**Exercise instructions**. What is needed here is an exact repetition of the records below, beginning at the line that has "common name: wild boar" and stopping after the line that has "genus: Urocyon".

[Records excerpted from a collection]
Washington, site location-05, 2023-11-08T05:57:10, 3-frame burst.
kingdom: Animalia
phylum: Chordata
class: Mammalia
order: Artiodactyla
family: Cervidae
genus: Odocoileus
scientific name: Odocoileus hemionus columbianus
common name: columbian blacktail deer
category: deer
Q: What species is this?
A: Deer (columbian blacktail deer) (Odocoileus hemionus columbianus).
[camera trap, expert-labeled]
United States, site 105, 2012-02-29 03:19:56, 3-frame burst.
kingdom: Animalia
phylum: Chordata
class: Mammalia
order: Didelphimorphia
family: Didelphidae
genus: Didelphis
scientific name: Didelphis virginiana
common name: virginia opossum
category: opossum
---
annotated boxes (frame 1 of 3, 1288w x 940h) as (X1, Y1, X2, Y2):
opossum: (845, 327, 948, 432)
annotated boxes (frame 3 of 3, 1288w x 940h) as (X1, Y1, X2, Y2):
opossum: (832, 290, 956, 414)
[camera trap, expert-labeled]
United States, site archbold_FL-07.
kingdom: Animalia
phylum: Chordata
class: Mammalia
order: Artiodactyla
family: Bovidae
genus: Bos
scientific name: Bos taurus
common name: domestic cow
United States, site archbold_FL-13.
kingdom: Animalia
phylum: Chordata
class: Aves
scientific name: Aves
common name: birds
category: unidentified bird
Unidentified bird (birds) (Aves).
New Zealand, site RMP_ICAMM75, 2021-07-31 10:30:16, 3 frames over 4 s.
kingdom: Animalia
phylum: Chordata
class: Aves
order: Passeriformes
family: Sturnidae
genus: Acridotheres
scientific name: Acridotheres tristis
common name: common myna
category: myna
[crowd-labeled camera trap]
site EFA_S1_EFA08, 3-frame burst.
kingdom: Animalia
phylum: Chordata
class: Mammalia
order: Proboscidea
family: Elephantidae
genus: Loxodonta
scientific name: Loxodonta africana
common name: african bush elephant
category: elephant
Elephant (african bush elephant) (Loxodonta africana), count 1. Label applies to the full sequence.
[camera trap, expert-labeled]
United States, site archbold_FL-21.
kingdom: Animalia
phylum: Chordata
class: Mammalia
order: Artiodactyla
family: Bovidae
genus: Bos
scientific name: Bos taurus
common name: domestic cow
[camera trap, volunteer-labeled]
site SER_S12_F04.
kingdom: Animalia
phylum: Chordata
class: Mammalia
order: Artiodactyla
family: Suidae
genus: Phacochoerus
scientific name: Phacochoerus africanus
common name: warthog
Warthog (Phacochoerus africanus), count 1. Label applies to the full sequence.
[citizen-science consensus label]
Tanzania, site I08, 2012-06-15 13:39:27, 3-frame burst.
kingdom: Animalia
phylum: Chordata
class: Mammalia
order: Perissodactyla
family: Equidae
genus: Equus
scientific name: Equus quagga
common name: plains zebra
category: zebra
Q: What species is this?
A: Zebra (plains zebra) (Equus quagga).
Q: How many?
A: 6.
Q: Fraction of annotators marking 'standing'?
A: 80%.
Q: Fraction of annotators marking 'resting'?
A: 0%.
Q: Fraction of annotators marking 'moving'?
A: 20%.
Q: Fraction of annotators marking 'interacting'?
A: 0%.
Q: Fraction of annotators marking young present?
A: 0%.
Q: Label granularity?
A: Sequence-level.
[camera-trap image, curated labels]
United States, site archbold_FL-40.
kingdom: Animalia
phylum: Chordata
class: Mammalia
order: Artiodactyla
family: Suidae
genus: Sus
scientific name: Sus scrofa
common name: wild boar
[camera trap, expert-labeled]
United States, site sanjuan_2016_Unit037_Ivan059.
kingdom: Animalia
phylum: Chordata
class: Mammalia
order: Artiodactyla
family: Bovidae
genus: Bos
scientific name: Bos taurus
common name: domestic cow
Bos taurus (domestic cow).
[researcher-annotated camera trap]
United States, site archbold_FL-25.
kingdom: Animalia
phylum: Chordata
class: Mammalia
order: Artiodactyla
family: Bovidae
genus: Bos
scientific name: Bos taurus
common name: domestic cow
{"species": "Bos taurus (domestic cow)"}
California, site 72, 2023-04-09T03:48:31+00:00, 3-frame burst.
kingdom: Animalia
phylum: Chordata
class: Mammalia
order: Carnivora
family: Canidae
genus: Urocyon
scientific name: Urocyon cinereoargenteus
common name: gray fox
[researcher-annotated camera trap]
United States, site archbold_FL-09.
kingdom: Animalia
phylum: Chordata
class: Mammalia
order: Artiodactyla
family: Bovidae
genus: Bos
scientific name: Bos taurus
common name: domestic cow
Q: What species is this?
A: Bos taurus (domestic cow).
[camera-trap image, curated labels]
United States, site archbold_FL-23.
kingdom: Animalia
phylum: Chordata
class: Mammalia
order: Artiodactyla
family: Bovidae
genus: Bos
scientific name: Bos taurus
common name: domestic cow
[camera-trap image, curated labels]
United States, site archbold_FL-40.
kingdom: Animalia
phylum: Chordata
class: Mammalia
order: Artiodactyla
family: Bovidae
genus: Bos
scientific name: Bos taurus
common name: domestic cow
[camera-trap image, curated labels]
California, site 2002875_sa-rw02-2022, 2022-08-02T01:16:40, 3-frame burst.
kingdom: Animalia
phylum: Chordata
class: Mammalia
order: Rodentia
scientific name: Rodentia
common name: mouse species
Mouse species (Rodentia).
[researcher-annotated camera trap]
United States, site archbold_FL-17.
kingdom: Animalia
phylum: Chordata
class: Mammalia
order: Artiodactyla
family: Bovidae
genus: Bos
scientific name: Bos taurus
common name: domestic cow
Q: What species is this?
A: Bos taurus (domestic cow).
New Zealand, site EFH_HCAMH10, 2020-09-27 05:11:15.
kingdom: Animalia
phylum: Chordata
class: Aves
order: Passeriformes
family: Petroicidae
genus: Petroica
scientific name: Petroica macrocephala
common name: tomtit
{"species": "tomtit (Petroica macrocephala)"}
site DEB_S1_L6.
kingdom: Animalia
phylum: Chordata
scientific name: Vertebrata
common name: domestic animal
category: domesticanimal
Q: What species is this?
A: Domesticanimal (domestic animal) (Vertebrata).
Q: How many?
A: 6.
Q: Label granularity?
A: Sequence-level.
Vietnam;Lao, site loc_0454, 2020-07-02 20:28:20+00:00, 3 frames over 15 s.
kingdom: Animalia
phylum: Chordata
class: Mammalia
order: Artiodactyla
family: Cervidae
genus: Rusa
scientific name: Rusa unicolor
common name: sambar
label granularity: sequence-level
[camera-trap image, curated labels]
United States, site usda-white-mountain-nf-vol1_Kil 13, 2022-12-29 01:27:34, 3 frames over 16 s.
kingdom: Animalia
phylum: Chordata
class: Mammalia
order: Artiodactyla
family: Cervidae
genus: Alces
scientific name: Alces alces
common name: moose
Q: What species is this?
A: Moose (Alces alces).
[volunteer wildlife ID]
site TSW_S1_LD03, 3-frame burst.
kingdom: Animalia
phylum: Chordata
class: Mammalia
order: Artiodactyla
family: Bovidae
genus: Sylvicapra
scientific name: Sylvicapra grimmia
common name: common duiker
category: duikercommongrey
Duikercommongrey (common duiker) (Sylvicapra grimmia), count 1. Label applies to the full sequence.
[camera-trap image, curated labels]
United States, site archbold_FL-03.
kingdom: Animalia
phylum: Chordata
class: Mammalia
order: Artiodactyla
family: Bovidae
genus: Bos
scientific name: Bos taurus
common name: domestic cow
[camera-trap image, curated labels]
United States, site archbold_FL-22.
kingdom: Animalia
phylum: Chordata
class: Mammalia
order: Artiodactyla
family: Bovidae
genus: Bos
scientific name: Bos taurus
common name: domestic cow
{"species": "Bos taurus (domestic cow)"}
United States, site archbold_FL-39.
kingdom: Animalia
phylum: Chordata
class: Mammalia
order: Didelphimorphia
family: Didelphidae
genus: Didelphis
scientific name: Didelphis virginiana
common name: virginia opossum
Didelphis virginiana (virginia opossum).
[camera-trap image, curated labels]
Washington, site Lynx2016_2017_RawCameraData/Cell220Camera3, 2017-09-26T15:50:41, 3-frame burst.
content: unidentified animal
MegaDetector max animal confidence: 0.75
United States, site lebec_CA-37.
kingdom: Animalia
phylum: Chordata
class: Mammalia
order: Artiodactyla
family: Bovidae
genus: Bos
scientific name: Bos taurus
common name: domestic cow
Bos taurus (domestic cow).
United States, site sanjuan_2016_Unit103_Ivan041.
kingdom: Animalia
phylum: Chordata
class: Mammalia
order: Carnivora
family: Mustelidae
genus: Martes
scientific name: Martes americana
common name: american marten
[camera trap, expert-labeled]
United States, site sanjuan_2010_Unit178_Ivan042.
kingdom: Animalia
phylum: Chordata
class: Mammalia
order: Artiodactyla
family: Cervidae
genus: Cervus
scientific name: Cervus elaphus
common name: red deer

**Response area**.
common name: wild boar
[camera trap, expert-labeled]
United States, site sanjuan_2016_Unit037_Ivan059.
kingdom: Animalia
phylum: Chordata
class: Mammalia
order: Artiodactyla
family: Bovidae
genus: Bos
scientific name: Bos taurus
common name: domestic cow
Bos taurus (domestic cow).
[researcher-annotated camera trap]
United States, site archbold_FL-25.
kingdom: Animalia
phylum: Chordata
class: Mammalia
order: Artiodactyla
family: Bovidae
genus: Bos
scientific name: Bos taurus
common name: domestic cow
{"species": "Bos taurus (domestic cow)"}
California, site 72, 2023-04-09T03:48:31+00:00, 3-frame burst.
kingdom: Animalia
phylum: Chordata
class: Mammalia
order: Carnivora
family: Canidae
genus: Urocyon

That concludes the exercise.